→ PROVIDED TEXT
┌──
That disconnect led to fundamental changes at GPHIN. With the alert system now curtailed, its international surveillance capacity has also suffered greatly, the employee said.
It has been difficult to get an answer from the government as to why GPHIN has effectively gone silent. When asked by The Globe why it stopped issuing international alerts for disease outbreaks and other public health threats, Public Health at first denied they had stopped.
“GPHIN has not ceased issuing alerts,” Public Health said in an emailed statement.
It was only when The Globe informed the government that it had obtained extensive records showing no international alerts have been sent in more than a year – including immediately before and during a major pandemic – that the government changed its message.
No alerts had been issued, a Public Health spokeswoman acknowledged, but that didn’t mean alerts had stopped. They just weren’t being made any more.
“The approval level for an alert from the Global Public Health Intelligence Network was raised from the analyst level to senior management,” Public Health said in an e-mail statement.
└──
→ RECORD EXTRACTS
┌──
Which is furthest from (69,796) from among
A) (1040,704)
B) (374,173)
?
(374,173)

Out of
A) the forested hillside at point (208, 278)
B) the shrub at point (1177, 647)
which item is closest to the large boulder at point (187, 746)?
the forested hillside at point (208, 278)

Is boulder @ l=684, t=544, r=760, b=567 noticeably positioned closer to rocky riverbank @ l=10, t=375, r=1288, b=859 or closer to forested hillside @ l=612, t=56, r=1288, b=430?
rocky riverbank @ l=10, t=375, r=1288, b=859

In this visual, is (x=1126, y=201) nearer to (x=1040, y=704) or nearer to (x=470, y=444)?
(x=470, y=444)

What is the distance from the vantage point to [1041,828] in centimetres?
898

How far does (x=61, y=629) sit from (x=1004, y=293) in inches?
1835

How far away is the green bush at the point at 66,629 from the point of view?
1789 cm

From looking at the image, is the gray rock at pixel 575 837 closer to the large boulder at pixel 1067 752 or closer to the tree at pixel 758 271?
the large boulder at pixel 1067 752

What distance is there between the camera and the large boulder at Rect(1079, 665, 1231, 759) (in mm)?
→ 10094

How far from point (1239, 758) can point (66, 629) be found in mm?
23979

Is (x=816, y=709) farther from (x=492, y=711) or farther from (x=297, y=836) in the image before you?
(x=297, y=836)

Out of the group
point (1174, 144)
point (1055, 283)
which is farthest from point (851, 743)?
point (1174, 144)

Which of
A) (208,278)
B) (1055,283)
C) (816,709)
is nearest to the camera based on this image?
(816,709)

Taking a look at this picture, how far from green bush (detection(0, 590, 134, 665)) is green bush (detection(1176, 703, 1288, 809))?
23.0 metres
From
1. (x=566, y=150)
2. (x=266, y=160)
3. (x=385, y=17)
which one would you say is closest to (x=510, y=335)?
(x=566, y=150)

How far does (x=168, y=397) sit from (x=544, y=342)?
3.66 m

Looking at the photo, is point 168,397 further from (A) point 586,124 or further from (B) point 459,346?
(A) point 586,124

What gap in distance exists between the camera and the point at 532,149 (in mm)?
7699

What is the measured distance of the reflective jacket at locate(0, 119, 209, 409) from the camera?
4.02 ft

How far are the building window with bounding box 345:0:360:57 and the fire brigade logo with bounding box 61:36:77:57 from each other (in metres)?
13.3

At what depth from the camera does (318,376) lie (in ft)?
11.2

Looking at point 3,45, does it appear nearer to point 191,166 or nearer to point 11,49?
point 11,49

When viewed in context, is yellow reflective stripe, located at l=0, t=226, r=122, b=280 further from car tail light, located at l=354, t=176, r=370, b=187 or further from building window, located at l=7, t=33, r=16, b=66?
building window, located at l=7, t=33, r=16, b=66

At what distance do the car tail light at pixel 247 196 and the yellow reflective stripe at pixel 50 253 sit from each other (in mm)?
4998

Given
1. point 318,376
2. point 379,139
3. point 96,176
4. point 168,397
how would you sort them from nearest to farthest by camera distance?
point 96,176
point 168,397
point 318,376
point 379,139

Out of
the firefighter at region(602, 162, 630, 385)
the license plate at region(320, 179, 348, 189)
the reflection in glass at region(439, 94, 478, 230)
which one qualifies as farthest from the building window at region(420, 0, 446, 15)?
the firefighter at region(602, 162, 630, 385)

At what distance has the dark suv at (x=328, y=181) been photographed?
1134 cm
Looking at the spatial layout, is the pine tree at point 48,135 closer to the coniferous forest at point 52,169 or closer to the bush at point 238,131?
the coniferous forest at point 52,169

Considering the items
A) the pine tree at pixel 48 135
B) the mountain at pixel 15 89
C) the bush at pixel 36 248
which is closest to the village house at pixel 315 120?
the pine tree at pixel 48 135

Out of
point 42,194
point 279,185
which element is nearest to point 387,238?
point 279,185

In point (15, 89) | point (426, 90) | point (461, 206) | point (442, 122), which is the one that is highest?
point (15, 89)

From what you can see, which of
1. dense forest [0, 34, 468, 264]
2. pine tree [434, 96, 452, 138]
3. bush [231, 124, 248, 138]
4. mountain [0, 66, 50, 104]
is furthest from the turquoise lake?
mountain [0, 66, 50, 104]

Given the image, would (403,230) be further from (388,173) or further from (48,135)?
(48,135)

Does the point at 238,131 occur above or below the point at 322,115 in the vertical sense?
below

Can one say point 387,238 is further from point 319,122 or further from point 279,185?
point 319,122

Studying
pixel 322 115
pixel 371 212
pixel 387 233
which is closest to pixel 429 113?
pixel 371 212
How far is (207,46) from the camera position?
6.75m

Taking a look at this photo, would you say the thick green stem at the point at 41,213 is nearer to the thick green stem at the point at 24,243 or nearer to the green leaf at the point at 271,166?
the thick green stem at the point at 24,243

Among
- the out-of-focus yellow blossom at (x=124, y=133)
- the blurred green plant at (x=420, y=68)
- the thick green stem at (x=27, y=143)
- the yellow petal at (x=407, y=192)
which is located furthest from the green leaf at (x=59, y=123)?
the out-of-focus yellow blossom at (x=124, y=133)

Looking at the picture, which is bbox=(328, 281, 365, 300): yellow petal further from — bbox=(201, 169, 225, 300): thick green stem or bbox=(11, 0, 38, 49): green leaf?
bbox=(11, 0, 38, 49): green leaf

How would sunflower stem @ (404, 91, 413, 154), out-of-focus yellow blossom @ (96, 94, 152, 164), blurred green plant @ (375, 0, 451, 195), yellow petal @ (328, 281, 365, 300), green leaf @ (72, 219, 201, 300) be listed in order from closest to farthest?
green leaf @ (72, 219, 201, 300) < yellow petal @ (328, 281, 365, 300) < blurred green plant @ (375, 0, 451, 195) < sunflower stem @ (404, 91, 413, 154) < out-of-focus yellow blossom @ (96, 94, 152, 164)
└──
┌──
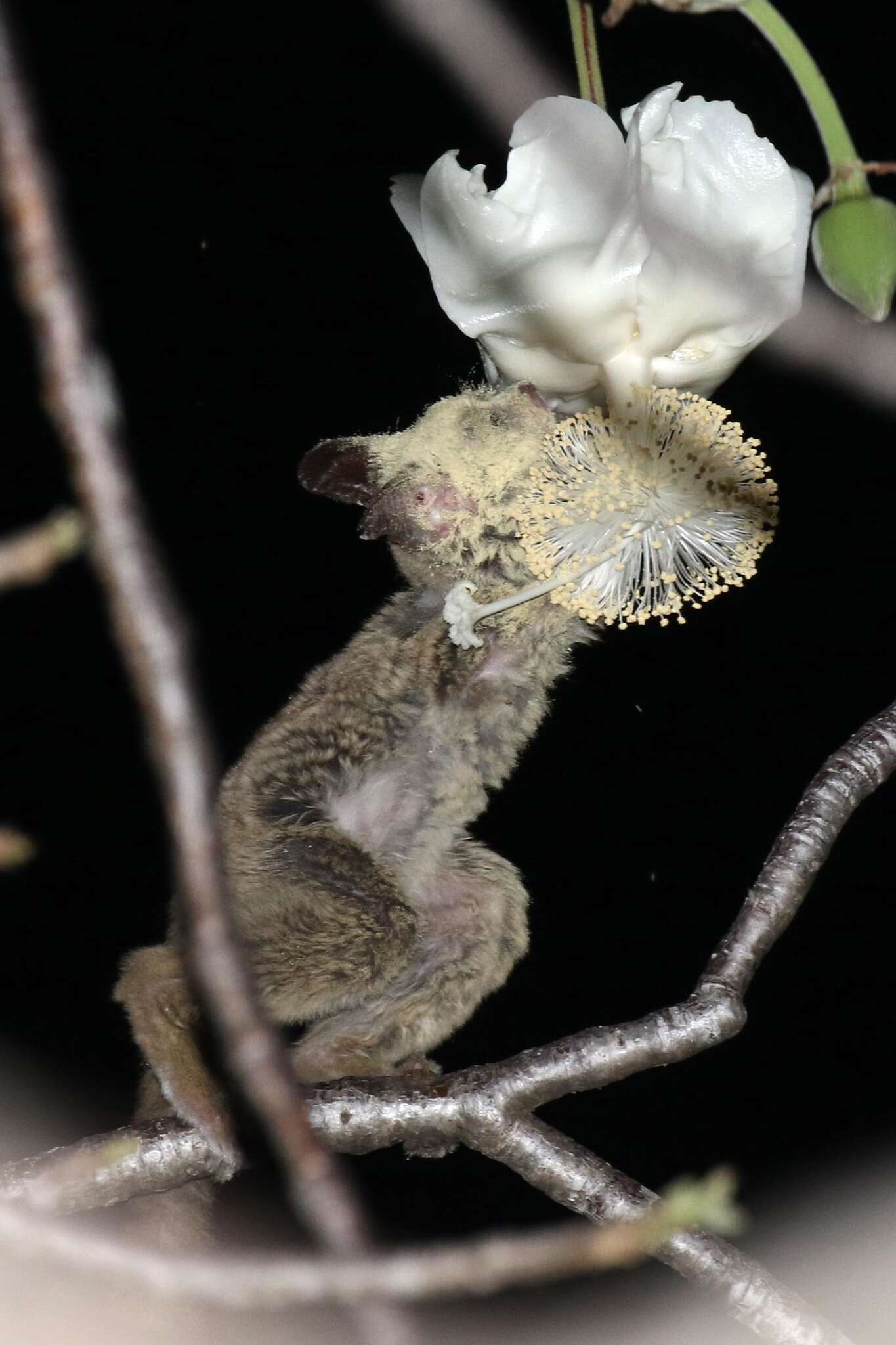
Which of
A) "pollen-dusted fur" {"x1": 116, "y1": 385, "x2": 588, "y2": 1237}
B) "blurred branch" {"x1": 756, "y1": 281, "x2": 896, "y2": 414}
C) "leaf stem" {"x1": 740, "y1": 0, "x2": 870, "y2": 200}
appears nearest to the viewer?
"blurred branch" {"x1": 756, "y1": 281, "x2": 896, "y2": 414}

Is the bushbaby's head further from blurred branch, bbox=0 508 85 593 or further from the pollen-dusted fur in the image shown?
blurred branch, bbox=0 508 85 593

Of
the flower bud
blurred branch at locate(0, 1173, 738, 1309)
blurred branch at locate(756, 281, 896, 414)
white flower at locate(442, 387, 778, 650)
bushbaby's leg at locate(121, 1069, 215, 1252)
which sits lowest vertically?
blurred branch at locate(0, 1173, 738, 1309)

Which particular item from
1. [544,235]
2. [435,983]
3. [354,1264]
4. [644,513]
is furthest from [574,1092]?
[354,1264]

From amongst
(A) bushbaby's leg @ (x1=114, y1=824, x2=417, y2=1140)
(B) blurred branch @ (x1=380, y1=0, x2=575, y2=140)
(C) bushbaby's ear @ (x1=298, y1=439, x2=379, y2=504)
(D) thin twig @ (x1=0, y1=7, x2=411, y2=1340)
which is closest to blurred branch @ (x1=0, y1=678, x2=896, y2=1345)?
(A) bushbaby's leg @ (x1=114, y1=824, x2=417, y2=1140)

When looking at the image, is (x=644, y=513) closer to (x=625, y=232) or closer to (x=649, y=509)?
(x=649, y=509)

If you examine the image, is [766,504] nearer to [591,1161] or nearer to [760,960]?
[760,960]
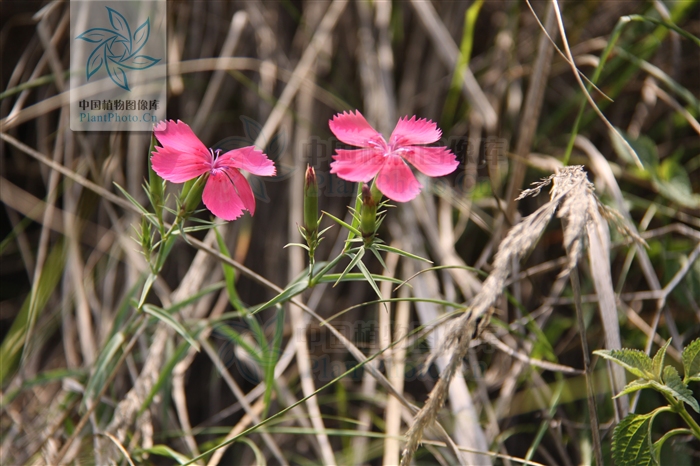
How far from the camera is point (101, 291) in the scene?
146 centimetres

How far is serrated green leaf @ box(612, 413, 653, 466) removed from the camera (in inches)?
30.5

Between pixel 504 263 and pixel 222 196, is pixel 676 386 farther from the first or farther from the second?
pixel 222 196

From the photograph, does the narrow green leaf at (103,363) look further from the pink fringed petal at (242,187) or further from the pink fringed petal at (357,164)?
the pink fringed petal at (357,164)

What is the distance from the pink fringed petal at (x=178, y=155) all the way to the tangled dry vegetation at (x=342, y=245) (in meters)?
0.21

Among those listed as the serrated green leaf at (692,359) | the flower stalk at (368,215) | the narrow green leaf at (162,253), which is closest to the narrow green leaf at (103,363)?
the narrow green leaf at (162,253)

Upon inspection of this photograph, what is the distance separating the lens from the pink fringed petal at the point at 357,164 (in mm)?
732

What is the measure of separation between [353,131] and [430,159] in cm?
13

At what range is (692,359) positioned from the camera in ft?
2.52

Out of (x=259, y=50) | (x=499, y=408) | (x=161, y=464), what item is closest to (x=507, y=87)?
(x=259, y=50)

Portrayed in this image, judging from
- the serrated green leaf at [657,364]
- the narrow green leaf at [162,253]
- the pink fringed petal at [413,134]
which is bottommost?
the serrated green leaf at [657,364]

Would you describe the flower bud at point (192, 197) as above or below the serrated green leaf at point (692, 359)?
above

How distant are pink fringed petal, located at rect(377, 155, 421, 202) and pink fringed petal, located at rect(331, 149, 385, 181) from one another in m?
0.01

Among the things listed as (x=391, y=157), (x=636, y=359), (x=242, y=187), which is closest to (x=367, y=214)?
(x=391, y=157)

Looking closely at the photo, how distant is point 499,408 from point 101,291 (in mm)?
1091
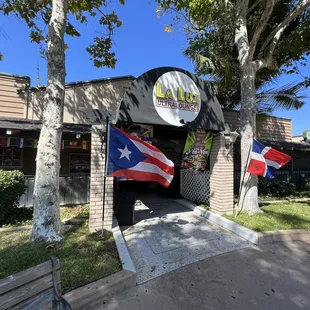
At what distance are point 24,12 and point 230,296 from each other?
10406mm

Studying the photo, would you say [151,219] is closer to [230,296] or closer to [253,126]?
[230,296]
└──
→ QUESTIONS ON THE MATERIAL
(1) List each organization that the GPHIN alerts text refers to by a proper name, giving its full name where the text supplies one.
(2) Continue the text about GPHIN's international alerts from its last sentence.

→ ANSWERS
(1)
- GPHIN (Global Public Health Intelligence Network)
- Public Health
- The Globe

(2)
This was done “to ensure appropriate awareness of, and response to, any emerging issue.”
But rather than improve the system, it merely shuttered it.
Final authorization for alerts now rests with the vice-president of the Health Security Infrastructure Branch, Sally Thornton. The Globe requested an interview with Ms. Thornton, who came to the department from positions at the Treasury Board and Privy Council and has a background in business and law, to explain the reasoning for the move.
The request was declined twice.
In a statement, Public Health said GPHIN’s newfound domestic focus is an example of “subject-specific surveillance” but that international detection was still its “primary role.”
Even though the department’s own records show that no alerts have been issued since last spring, despite more than 1,500 being made over the past decade, Public Health said GPHIN’s role “remains unchanged.”
Yet, staff inside the department said international surveillance is no longer the priority.
“By the time Wuhan arrived,” said one analyst, who is not cleared to speak publicly, “it was understood surveillance was to focus on Canada.”
‘WE KNEW WE WERE IN TROUBLE’
Scientists now believe China was keeping the outbreak quiet for several weeks, possibly longer, by the time word leaked to the international community.
The first indication the rest of the world had of a problem came on the night of Dec. 30.
Just after 8:00 p.m. eastern time that evening, Marjorie Pollack, a veteran epidemiologist who helps run ProMed, a New York-based health network, was sitting down to watch a movie with her husband when an e-mail lit up her phone. It was from a contact in Taiwan.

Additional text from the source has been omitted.